Par Ellen Salvi, journaliste et responsable du pôle politique de Mediapart

Jordan Bardella n’a visiblement pas envie de s’attarder sur le sujet. Il reprend une gorgée d’eau, répond « Oui, Madame le juge » à la journaliste de France Info qui le questionne, explique que ce n’est pas une « problématique essentielle pour la vie des gens » et rappelle en souriant que l’ancienne ministre Nathalie Loiseau a, elle aussi, appartenu au Groupe Union Défense (GUD) dans sa jeunesse.

C’est ainsi que le président du Rassemblement national (RN) a voulu clore, mardi 25 octobre, la polémique ravivée depuis quelques jours autour des liens de proximité anciens qui unissent le parti d’extrême droite avec plusieurs ex-membres de ce groupuscule aux méthodes violentes, qui ont accompagné l’ascension de Marine Le Pen et ont été au cœur des campagnes électorales du mouvement, jusqu’à récemment.

Invité sur LCI le dimanche précédent, le député RN Jean-Philippe Tanguy avait déjà assuré, contre les faits et l’histoire du parti qu’il a rejoint en 2020, que « le GUD est un ennemi historique du Rassemblement, même du Front national ». Assis derrière lui, ses soutiens ne savaient même plus dans quel sens opiner du chef tant ces propos sont mensongers.

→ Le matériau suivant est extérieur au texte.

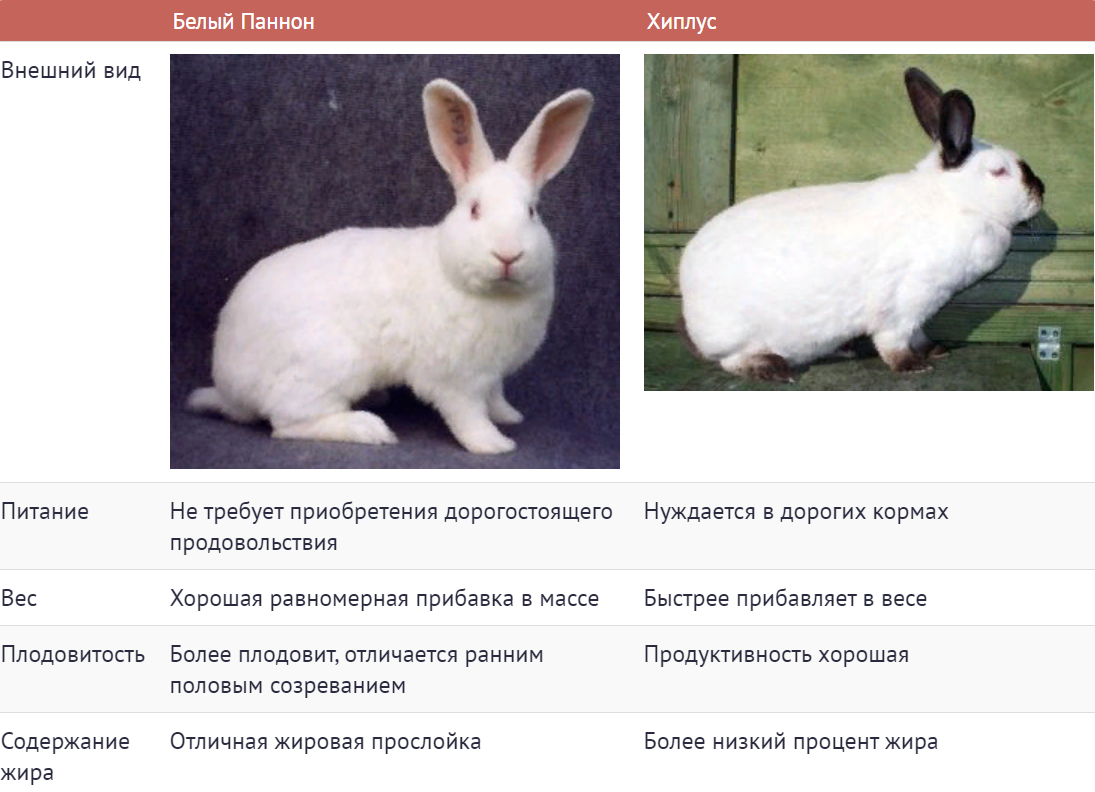 Белый паннон: как содержать кроликов и чем они примечательны?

Prenant à témoin les journalistes, l’élu d’extrême droite a aussi défendu, ce jour-là, le « combat politique » de Marine Le Pen contre l’antisémitisme : « Vous connaissez Marine Le Pen, vous la suivez, vous l’interviewez depuis longtemps, vous savez que ses positions sur ces sujets sont extrêmement claires », a-t-il affirmé, évoquant notamment sa prétendue « reconnaissance des tragédies de notre histoire ».

Pourtant, le temps où l’ancienne candidate à la présidentielle qualifiait d’« erreur » la reconnaissance, par Jacques Chirac, de la responsabilité de l’État français dans la rafle du Vél’ d’Hiv, n’est pas loin – c’était en 2017. Tout comme celui où elle participait à un bal viennois, organisé par plusieurs corporations dont l’une est interdite aux juifs.

Héritage jamais renié d’un parti créé avec d’anciens collaborationnistes, positionnement fluctuant sur Israël, déclarations antisémites de nombreux candidat·es aux élections intermédiaires... Depuis dix jours, les responsables du RN, et avec eux nombre de commentateurs à la mémoire courte, agissent comme si l’extrême droite n’avait aucun passé – ni présent – en la matière.

Contrairement à ce qu’il laisse entendre, le Front – devenu Rassemblement – national est loin d’en avoir fini avec l’antisémitisme, y compris de la part de ses sympathisant·es, comme en atteste cette étude réalisée en 2015 par la sociologue Nonna Mayer, directrice de recherche émérite au CNRS, avec la Commission nationale consultative des droits de l’homme (CNCDH).

La chercheuse, qui étudie l’extrême droite depuis quarante ans, y souligne que « l’image négative de la religion juive et le sentiment que les Juifs forment un groupe à part » a continué de progresser chez les sympathisants du parti, après l’arrivée de Marine Le Pen aux commandes en 2011. Elle note en outre que les « préjugés anti-juifs » y sont « beaucoup plus fréquents [...] que chez ceux des autres partis ».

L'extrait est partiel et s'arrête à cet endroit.